As in multiple Tesla crashes, instead of paying attention to the road and surroundings, the Model 3 driver said he had Autopilot engaged and didn't notice the flashing lights on two police cruisers.

According to the Connecticut State Police, the crash occurred in the early hours of December 7 when officers with Troop G-Bridgeport responded to a disabled vehicle on Interstate 95 in Norwalk.

The stationary vehicle was sitting in the left center lane with the troopers parked behind the disabled vehicle, lights flashing and a pattern of flares placed behind the patrol cruisers. While the officers were waiting for a tow truck, the 2018 Tesla Model 3 slammed into the rear of one cruiser and then hit the disabled vehicle.

The Tesla continued to travel slowly before being stopped several hundred feet ahead by the second trooper at the scene. The driver said he had Autopilot engaged and was checking on his dog in the back seat when the crash occurred.

State police cited the Tesla driver for misdemeanor reckless driving and reckless endangerment, and Tesla hasn't released information concerning logs that would indicate if Autopilot was indeed engaged.

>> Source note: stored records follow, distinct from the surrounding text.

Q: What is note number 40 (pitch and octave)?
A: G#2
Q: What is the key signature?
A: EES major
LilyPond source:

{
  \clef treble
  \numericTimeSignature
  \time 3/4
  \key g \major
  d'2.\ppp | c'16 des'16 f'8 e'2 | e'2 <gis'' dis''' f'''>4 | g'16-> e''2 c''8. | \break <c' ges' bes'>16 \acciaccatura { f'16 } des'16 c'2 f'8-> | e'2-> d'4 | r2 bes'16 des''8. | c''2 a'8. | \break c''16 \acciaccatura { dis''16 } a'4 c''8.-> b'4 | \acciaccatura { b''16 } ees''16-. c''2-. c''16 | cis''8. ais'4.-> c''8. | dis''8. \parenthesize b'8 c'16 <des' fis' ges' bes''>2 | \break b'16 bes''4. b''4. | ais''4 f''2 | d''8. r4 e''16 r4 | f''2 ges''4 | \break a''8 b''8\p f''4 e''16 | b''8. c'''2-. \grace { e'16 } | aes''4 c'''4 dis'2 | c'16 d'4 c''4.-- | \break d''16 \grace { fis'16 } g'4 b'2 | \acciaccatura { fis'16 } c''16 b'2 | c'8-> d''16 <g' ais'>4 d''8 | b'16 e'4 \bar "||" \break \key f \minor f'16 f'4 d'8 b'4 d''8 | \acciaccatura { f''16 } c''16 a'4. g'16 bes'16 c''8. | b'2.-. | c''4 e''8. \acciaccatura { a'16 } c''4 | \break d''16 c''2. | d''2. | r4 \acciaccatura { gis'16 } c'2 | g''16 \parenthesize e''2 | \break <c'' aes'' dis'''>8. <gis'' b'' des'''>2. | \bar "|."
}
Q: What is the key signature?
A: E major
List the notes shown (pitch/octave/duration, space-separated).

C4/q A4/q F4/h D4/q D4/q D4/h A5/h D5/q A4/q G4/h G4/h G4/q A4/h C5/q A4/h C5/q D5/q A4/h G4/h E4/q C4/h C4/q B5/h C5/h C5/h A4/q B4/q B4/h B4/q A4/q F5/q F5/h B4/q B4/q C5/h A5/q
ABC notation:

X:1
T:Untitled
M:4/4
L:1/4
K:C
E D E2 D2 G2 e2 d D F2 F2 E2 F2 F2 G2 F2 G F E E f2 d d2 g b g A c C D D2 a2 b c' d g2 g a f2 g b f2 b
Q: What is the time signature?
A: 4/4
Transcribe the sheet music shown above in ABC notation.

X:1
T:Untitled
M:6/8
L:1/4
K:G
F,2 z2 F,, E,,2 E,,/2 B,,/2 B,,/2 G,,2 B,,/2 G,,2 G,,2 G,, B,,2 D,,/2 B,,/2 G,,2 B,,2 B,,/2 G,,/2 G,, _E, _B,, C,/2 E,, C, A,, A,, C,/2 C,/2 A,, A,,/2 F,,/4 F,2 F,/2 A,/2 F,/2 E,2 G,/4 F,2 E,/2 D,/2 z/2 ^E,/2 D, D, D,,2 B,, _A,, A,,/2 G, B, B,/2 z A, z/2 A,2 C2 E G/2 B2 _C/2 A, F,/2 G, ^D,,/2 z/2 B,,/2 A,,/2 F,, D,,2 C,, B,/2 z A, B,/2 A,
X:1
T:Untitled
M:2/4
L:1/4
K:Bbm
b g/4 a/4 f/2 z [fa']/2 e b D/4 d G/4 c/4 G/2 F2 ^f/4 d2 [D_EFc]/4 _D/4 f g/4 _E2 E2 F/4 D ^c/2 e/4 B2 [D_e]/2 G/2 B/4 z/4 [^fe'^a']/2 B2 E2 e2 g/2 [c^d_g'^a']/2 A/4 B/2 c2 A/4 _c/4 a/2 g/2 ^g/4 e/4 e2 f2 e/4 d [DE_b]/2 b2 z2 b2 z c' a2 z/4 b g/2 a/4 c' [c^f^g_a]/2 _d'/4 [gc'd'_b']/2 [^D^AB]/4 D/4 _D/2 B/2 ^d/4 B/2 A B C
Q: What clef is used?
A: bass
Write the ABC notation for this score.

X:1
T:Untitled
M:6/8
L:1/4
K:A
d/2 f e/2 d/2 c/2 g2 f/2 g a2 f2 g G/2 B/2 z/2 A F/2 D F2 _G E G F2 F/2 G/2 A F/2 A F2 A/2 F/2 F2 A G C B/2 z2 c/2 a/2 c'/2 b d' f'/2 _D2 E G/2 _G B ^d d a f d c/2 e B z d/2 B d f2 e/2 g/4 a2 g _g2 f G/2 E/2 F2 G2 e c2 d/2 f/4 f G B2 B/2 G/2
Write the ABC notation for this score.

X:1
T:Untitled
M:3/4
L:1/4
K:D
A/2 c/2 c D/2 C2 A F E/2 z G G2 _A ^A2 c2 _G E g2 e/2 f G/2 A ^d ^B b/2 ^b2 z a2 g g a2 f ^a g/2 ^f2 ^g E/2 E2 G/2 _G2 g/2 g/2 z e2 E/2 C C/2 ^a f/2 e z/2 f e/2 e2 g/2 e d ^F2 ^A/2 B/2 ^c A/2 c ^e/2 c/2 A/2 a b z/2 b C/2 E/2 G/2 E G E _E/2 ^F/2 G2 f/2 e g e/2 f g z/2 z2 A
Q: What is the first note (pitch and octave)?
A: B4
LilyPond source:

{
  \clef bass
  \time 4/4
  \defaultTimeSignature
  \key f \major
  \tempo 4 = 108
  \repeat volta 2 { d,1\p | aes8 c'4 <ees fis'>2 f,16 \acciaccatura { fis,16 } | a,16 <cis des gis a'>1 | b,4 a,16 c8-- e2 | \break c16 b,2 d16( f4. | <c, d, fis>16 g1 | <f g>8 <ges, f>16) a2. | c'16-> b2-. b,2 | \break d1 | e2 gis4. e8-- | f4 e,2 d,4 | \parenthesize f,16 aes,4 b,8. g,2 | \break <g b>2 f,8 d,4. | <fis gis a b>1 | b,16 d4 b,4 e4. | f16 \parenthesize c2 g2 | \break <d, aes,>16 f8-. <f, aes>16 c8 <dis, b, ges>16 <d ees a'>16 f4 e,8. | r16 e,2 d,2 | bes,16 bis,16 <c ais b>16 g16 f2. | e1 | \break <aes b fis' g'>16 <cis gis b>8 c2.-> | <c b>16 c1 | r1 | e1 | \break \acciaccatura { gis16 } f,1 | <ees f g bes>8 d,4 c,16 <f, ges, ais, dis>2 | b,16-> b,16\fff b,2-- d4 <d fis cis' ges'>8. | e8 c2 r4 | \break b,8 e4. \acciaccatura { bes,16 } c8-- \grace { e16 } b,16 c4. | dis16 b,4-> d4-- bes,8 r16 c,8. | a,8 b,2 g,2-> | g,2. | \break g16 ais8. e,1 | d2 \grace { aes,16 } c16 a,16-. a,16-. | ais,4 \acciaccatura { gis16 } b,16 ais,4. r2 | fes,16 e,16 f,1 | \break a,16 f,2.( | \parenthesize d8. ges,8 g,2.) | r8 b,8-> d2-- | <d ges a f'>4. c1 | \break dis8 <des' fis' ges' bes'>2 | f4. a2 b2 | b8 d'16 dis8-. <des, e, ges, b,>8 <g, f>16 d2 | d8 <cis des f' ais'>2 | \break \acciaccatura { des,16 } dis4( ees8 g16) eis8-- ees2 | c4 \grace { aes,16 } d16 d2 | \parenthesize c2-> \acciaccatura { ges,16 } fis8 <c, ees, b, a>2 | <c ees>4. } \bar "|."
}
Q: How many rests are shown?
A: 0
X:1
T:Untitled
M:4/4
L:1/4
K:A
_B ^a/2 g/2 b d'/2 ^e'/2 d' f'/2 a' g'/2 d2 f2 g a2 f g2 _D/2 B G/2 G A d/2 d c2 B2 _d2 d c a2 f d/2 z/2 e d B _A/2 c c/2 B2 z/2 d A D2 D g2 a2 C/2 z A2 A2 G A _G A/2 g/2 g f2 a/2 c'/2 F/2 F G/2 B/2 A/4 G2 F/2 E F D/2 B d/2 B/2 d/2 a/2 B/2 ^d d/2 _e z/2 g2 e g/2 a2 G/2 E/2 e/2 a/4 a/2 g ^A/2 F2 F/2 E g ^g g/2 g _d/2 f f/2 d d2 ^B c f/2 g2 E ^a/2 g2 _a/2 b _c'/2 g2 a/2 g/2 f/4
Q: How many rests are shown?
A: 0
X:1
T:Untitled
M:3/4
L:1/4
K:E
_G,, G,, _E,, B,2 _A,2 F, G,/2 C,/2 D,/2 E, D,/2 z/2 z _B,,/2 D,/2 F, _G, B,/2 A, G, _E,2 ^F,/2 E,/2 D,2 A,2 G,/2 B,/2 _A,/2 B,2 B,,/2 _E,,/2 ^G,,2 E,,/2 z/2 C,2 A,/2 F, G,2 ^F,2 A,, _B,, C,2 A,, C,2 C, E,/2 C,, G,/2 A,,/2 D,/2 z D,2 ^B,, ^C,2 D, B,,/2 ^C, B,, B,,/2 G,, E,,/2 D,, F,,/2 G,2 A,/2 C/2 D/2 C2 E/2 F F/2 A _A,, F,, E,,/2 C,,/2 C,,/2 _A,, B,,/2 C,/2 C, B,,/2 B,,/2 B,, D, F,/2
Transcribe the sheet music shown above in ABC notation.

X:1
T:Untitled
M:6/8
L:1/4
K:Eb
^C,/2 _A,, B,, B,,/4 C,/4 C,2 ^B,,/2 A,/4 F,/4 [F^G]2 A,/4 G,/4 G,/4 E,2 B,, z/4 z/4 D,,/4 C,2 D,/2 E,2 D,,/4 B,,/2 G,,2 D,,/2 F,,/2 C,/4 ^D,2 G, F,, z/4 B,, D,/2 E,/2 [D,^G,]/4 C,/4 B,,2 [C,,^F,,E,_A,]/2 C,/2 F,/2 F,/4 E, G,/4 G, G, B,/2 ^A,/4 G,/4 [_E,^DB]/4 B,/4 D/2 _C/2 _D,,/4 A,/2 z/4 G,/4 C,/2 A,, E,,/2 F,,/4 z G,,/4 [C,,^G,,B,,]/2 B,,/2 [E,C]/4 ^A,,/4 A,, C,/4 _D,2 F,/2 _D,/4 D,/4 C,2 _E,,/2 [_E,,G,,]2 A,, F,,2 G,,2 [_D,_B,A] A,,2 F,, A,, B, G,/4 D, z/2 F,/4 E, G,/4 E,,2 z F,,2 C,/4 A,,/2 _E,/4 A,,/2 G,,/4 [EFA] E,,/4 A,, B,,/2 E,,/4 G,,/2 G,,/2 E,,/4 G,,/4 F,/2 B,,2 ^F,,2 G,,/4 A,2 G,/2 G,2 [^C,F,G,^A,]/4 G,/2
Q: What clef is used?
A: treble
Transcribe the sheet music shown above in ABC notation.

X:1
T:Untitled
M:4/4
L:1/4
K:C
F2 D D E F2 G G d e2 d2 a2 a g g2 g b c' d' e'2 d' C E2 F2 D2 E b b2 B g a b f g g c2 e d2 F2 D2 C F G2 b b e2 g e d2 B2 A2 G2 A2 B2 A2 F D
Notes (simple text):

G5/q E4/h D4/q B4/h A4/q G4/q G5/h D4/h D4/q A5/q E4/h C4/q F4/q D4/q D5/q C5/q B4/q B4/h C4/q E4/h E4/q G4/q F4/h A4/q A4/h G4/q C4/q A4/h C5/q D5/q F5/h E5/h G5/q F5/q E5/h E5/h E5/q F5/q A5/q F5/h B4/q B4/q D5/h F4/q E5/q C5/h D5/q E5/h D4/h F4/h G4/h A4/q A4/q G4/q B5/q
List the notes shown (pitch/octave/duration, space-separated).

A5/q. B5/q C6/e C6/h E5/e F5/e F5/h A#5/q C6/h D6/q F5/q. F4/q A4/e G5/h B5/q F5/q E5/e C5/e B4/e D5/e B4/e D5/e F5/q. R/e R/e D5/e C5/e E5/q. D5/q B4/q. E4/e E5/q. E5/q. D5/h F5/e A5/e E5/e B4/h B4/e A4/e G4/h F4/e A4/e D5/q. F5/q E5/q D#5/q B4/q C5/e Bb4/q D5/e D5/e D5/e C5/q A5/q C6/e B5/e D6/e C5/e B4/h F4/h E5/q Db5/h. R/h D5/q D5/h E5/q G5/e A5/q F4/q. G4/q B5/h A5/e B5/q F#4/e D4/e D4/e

Even though the license plate said, "MODEL3," the driver must not have paid attention to the owner's manual which says to keep your hands on the steering wheel and your eyes on the road when Autopilot is activated.

But the Connecticut driver joins other Tesla owners who believed driver-assist technology equals a fully driverless car. Based on the Connecticut crash and other crashes allegedly involving Autopilot, drivers who should have common sense chose to deactivate it when Autopilot was activated.

Multiple examples abound, including the unfortunate death of Joshua Brown who was killed when his Tesla traveled straight into a tractor-trailer.

There is also the Model X driver who didn't prevent the vehicle from traveling across highway lane markers and crashing into a construction barricade.

Or the Model S driver who let the car crash into a firetruck while she looked at her cell phone, or a different driver who was behind the wheel when the vehicle slammed into a firetruck.

Then there is the Chinese driver of a Model S who believed Autopilot would allow him to take his eyes off the road as his car crashed into another vehicle.

In addition, a separate crash in China killed the driver who allegedly had Autopilot engaged when the car slammed into a street sweeper. His family said he put his faith in technology he believed would do all the driving.

Another Tesla driver was killed when his Model X with Autopilot engaged slammed head-on into a concrete highway divider that could have easily been avoided if the driver would have been watching his surroundings.

And in a crash of a Model S, the car plowed into a disabled car at 80 mph because the driver was looking at his cell phone, believing Autopilot would prevent the crash.

Update - Federal safety investigators say they will investigate the Connecticut crash because the driver alleges Autopilot was engaged when the Model 3 slammed into the police car.